# Planar angle between two vectors

1. Sep 12, 2015

### Philosophaie

I have two vectors:
f1 = (x1,y1,z1)
f2 = (x2,y2,z2)
The origins are placed together and they are of the same coordinate system.
They make a plane between the two vectors and the origin.
How do you find the angle between the two vector on that plane?

2. Sep 12, 2015

### cgk

$$\vec f_1\cdot \vec f_2 = \Vert \vec f_1\Vert \cdot \Vert \vec f_2\Vert \cdot \cos(\alpha)$$
(i.e., compute the scalar product, divide it by the vector norms, and you get the cosinus of the angle you are searching.)

3. Sep 12, 2015

### mathwonk

It so happens I just wrote these notes:

For vector spaces over R, the dot product lets us measure lengths and angles.
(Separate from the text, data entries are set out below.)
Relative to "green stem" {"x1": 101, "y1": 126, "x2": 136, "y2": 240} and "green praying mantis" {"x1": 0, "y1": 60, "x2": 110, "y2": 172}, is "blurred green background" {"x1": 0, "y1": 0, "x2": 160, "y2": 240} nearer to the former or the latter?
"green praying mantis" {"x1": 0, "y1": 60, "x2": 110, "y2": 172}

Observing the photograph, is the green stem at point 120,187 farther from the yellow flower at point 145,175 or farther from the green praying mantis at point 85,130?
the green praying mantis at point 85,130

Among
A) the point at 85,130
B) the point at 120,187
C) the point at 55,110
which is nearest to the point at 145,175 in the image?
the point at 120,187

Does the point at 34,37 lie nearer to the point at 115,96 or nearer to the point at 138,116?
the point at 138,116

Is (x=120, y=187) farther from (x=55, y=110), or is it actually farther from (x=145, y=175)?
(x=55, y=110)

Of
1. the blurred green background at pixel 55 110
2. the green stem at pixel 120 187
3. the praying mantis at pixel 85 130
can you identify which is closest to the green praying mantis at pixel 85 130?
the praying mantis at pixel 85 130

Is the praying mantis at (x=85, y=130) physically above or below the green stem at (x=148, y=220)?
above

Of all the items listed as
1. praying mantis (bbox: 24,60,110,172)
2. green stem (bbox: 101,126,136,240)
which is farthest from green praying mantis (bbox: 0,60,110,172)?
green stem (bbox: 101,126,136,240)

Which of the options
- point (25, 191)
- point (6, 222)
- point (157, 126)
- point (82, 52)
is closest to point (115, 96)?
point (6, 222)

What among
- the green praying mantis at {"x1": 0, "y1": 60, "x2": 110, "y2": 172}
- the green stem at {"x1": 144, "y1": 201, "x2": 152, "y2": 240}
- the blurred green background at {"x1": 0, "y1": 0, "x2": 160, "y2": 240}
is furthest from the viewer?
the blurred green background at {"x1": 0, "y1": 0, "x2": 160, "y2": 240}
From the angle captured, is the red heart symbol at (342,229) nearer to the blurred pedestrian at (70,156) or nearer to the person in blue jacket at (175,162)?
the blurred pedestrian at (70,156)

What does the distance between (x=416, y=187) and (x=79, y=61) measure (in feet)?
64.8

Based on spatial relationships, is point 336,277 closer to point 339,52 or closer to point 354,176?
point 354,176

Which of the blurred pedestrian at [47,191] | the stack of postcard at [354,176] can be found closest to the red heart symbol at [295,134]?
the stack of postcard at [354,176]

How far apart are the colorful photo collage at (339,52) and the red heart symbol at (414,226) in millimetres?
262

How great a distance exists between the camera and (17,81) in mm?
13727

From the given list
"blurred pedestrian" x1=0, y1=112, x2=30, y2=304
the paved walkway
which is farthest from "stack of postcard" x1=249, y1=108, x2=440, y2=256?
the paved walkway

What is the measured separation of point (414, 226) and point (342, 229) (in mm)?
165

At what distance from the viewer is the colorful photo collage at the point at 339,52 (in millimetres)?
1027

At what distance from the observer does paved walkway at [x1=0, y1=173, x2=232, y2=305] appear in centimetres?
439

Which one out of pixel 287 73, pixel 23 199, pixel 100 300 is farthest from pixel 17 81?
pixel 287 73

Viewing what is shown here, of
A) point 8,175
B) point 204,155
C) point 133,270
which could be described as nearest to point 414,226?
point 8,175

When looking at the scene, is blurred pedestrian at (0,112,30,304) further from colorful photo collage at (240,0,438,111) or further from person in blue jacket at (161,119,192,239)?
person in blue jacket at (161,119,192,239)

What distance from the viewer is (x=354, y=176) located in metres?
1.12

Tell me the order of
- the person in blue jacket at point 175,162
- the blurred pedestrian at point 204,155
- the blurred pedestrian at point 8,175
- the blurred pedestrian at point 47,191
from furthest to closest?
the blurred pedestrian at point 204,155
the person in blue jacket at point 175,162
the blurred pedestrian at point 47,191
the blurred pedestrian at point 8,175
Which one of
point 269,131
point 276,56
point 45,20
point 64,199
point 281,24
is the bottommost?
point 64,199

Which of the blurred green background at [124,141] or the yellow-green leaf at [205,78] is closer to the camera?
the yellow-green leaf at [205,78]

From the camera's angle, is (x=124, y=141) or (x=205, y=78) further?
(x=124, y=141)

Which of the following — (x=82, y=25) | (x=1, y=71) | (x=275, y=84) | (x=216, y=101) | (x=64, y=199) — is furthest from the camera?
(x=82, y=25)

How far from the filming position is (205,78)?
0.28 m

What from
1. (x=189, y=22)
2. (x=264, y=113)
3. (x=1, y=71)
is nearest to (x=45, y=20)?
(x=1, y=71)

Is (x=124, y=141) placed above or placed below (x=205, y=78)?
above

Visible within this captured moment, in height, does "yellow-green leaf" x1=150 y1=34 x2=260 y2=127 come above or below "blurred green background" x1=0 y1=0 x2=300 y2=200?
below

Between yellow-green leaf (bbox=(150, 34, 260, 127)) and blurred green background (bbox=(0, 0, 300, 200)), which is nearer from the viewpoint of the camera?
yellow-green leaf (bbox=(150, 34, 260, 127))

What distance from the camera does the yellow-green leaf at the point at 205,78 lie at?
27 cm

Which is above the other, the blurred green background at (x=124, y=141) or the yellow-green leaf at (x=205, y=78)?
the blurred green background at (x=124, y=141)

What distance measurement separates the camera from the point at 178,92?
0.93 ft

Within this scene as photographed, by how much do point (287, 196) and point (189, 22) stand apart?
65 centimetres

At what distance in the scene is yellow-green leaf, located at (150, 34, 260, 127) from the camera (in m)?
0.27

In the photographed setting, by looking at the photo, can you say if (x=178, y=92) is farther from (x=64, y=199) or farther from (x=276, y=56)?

I.e. if we think of the axes spanned by the standard basis vectors as mutually perpendicular, or “orthogonal”, then by Pythagoras the square of the length |v| of a vector v = (a1,...,an) is just |v|^2 = a1^2+...+an^2 = v.v. Moreover if v = (a1,...,an), and w = (b1,...,bn) are any two vectors, then |v|,|w|, and |v-w| are the length of the sides of the triangle they determine, and hence by the law of cosines |v-w|^2 = |v|^2 + |w|^2 - 2|v||w|.cos(C), where C is the angle between v and w. Expanding the left side as |v-w|^2 = (v-w).(v-w) = v.v - 2v.w + w.w, we get v.w = |v||w|.cos(C). Since cos(π/2) = 0, this implies that v.w = 0 if (and only if) v and w are perpendicular. This is quite useful.